==== Available data

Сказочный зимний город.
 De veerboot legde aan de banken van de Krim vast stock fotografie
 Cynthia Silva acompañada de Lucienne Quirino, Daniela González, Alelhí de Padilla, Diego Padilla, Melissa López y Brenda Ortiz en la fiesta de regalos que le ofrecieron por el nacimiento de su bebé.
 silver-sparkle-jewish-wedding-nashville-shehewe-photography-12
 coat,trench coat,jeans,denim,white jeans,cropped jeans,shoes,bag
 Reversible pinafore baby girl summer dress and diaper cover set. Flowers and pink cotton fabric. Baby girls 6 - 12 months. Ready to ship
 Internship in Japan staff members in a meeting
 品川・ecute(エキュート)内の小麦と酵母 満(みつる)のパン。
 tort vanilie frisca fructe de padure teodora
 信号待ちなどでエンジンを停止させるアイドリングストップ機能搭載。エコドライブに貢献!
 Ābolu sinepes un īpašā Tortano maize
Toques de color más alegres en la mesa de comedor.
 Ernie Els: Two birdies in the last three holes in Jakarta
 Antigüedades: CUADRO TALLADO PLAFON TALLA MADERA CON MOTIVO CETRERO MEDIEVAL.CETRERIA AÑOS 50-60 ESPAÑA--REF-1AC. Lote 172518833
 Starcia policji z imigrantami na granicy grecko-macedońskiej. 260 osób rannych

========

Required work: Set down exactly, and only, the lines from the one containing "Ābolu sinepes un īpašā Tortano maize" to the final line of the data.

Finished exercise:
 Ābolu sinepes un īpašā Tortano maize
Toques de color más alegres en la mesa de comedor.
 Ernie Els: Two birdies in the last three holes in Jakarta
 Antigüedades: CUADRO TALLADO PLAFON TALLA MADERA CON MOTIVO CETRERO MEDIEVAL.CETRERIA AÑOS 50-60 ESPAÑA--REF-1AC. Lote 172518833
 Starcia policji z imigrantami na granicy grecko-macedońskiej. 260 osób rannych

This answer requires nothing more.